The study's abstract ( http://science.sciencemag.org/content/351/6280/1433 ) say...

forapurpose · on Sept 17, 2018

> We found a significant effect in the same direction as in the original study for 11 replications (61%); on average, the replicated effect size is 66% of the original.

EDIT: Similar results to the well-known psychology replication study of a few years ago:

Strictly on the basis of significance — a statistical measure of how likely it is that a result did not occur by chance — 35 of the studies held up, and 62 did not. (Three were excluded because their significance was not clear.) The overall “effect size,” a measure of the strength of a finding, dropped by about half across all of the studies. Yet very few of the redone studies contradicted the original ones; their results were simply weaker.

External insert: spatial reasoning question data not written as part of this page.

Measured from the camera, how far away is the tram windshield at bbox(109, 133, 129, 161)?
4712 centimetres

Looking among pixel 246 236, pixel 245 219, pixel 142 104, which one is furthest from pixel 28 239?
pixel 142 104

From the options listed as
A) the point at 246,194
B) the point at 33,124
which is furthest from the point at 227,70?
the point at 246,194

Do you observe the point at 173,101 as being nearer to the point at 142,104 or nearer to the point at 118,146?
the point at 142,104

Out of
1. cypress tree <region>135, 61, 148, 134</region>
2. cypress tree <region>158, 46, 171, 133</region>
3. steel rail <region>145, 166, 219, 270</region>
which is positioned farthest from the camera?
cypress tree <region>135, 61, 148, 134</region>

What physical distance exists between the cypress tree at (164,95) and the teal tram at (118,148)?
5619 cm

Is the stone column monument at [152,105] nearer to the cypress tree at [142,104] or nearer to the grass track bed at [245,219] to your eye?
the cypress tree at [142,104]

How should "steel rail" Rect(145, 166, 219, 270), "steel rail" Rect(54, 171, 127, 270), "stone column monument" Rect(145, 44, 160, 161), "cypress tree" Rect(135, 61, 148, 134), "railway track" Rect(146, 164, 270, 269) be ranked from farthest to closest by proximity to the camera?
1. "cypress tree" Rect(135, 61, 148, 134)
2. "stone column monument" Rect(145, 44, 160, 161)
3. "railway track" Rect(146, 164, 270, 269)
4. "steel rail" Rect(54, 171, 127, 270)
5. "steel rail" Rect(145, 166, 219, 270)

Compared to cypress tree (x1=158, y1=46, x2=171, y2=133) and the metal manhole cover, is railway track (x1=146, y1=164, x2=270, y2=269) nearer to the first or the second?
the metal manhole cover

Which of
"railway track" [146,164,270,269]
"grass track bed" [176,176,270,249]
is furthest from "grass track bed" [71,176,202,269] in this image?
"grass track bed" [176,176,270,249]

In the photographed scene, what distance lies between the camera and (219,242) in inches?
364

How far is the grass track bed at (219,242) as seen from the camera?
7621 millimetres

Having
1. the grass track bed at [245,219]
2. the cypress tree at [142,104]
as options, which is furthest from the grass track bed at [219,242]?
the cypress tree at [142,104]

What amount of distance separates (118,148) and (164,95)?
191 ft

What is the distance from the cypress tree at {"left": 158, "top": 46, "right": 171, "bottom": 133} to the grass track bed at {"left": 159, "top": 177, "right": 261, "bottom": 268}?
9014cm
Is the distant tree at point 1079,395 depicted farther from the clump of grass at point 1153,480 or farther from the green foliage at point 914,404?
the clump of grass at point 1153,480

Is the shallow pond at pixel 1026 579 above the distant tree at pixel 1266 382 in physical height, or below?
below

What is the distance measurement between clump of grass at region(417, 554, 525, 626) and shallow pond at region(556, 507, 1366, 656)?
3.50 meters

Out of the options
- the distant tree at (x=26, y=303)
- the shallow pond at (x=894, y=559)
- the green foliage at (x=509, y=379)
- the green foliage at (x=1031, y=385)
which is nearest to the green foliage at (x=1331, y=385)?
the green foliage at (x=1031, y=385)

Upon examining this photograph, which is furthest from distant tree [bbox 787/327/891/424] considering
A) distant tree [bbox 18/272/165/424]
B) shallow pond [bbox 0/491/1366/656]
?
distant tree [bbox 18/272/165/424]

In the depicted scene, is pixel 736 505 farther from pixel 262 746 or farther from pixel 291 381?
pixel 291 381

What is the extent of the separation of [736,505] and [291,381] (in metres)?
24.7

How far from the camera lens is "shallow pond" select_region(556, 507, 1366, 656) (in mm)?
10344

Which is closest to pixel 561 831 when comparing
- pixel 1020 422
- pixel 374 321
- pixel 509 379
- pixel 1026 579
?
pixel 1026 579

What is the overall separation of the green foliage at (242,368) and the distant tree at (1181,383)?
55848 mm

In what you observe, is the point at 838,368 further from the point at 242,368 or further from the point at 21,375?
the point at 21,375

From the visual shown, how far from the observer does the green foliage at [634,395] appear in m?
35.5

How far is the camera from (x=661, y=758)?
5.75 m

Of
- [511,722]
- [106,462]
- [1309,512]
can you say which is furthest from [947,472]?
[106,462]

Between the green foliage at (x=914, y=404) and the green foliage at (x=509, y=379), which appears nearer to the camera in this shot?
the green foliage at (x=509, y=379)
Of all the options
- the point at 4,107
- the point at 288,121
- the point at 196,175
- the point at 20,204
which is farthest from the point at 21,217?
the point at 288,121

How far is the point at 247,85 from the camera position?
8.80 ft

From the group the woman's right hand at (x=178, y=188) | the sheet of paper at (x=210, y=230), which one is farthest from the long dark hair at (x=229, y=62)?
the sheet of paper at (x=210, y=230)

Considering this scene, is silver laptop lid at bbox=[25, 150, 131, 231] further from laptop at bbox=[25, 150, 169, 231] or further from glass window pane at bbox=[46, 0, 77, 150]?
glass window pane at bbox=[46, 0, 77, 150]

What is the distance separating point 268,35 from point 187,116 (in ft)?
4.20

https://www.nytimes.com/2015/08/28/science/many-social-scien...

thaumasiotes · on Sept 17, 2018

Assume you measure an effect and get two values, the estimated effect size in standard deviations and a p-value representing the probability that, if the effect size were zero in reality, you would have estimated an effect size at least as large as the one you did get.

In phase two, assume you publish a paper if the p-value is less than 0.05, regardless of the effect size. If p >= 0.05, you don't publish anything.

We are now done with the assumptions.

p-values get smaller as the effect size increases, and they get smaller as the sample size increases. There is a concept called statistical power which measures the smallest effect size it is possible for a study to detect at a given p-value, given the (fixed) sample size that that study has to work with. Larger sample sizes mean more statistical power and mean that it's possible to estimate a smaller effect size for the same p-value.

Adding this all up, we can see that:

- if the true effect size is small;

- AND if the sample size is "small", defined relative to the true effect size;

- AND if we filter studies by whether they meet a p-value threshold ("reach statistical significance");

- THEN the only studies that can be published will find effect sizes that are too large. They do not have the power to detect the true effect size; the only possible results are "no effect" and "unrealistically large effect".

The quick summary is that a reduced effect size on replication is a strong indicator that the original finding was spurious. As replications continue they will trend toward the higher of the true effect size or the floor set by the available statistical power.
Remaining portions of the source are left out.